→ **Excerpted data**:
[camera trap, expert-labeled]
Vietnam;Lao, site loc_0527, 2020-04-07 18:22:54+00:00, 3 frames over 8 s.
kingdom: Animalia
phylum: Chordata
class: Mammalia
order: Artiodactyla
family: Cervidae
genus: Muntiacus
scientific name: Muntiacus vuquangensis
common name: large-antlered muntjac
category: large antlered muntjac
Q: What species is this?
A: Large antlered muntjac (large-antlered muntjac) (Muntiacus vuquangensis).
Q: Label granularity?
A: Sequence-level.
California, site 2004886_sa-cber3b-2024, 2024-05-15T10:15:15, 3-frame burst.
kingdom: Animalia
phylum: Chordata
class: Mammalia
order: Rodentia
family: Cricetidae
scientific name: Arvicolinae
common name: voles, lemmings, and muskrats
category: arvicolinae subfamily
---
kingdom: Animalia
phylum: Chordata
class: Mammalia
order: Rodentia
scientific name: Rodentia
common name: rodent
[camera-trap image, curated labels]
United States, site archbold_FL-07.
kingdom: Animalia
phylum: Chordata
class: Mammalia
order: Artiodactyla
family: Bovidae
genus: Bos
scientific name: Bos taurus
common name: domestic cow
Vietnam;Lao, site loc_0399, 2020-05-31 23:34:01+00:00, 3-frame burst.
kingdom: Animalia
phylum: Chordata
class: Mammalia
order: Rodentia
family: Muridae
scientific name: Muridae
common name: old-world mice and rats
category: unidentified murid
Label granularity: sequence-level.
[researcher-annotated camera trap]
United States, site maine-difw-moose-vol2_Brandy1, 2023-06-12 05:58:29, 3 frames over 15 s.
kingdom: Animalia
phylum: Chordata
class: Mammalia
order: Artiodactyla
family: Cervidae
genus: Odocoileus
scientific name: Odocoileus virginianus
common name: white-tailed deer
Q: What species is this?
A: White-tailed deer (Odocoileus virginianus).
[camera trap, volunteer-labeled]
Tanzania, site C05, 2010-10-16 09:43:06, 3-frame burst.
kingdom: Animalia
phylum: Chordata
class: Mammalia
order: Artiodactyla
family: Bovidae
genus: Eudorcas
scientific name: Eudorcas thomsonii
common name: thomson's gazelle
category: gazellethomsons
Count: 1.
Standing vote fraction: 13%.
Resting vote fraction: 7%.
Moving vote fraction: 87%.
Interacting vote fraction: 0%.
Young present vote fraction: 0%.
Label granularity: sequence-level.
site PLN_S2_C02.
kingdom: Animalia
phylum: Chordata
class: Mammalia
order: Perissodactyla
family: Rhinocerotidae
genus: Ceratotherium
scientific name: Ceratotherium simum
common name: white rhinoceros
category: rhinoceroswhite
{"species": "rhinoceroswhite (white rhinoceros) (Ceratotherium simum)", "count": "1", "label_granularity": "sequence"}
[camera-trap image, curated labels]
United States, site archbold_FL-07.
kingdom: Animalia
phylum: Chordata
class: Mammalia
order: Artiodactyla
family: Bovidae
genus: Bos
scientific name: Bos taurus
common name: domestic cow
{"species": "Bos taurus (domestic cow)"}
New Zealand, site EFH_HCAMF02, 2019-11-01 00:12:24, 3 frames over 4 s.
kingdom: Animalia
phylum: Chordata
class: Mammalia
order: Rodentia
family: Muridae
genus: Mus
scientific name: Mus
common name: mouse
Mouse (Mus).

→ **Action item**: Repeat the data precisely, line by line.

→ **Written reply**:
[camera trap, expert-labeled]
Vietnam;Lao, site loc_0527, 2020-04-07 18:22:54+00:00, 3 frames over 8 s.
kingdom: Animalia
phylum: Chordata
class: Mammalia
order: Artiodactyla
family: Cervidae
genus: Muntiacus
scientific name: Muntiacus vuquangensis
common name: large-antlered muntjac
category: large antlered muntjac
Q: What species is this?
A: Large antlered muntjac (large-antlered muntjac) (Muntiacus vuquangensis).
Q: Label granularity?
A: Sequence-level.
California, site 2004886_sa-cber3b-2024, 2024-05-15T10:15:15, 3-frame burst.
kingdom: Animalia
phylum: Chordata
class: Mammalia
order: Rodentia
family: Cricetidae
scientific name: Arvicolinae
common name: voles, lemmings, and muskrats
category: arvicolinae subfamily
---
kingdom: Animalia
phylum: Chordata
class: Mammalia
order: Rodentia
scientific name: Rodentia
common name: rodent
[camera-trap image, curated labels]
United States, site archbold_FL-07.
kingdom: Animalia
phylum: Chordata
class: Mammalia
order: Artiodactyla
family: Bovidae
genus: Bos
scientific name: Bos taurus
common name: domestic cow
Vietnam;Lao, site loc_0399, 2020-05-31 23:34:01+00:00, 3-frame burst.
kingdom: Animalia
phylum: Chordata
class: Mammalia
order: Rodentia
family: Muridae
scientific name: Muridae
common name: old-world mice and rats
category: unidentified murid
Label granularity: sequence-level.
[researcher-annotated camera trap]
United States, site maine-difw-moose-vol2_Brandy1, 2023-06-12 05:58:29, 3 frames over 15 s.
kingdom: Animalia
phylum: Chordata
class: Mammalia
order: Artiodactyla
family: Cervidae
genus: Odocoileus
scientific name: Odocoileus virginianus
common name: white-tailed deer
Q: What species is this?
A: White-tailed deer (Odocoileus virginianus).
[camera trap, volunteer-labeled]
Tanzania, site C05, 2010-10-16 09:43:06, 3-frame burst.
kingdom: Animalia
phylum: Chordata
class: Mammalia
order: Artiodactyla
family: Bovidae
genus: Eudorcas
scientific name: Eudorcas thomsonii
common name: thomson's gazelle
category: gazellethomsons
Count: 1.
Standing vote fraction: 13%.
Resting vote fraction: 7%.
Moving vote fraction: 87%.
Interacting vote fraction: 0%.
Young present vote fraction: 0%.
Label granularity: sequence-level.
site PLN_S2_C02.
kingdom: Animalia
phylum: Chordata
class: Mammalia
order: Perissodactyla
family: Rhinocerotidae
genus: Ceratotherium
scientific name: Ceratotherium simum
common name: white rhinoceros
category: rhinoceroswhite
{"species": "rhinoceroswhite (white rhinoceros) (Ceratotherium simum)", "count": "1", "label_granularity": "sequence"}
[camera-trap image, curated labels]
United States, site archbold_FL-07.
kingdom: Animalia
phylum: Chordata
class: Mammalia
order: Artiodactyla
family: Bovidae
genus: Bos
scientific name: Bos taurus
common name: domestic cow
{"species": "Bos taurus (domestic cow)"}
New Zealand, site EFH_HCAMF02, 2019-11-01 00:12:24, 3 frames over 4 s.
kingdom: Animalia
phylum: Chordata
class: Mammalia
order: Rodentia
family: Muridae
genus: Mus
scientific name: Mus
common name: mouse
Mouse (Mus).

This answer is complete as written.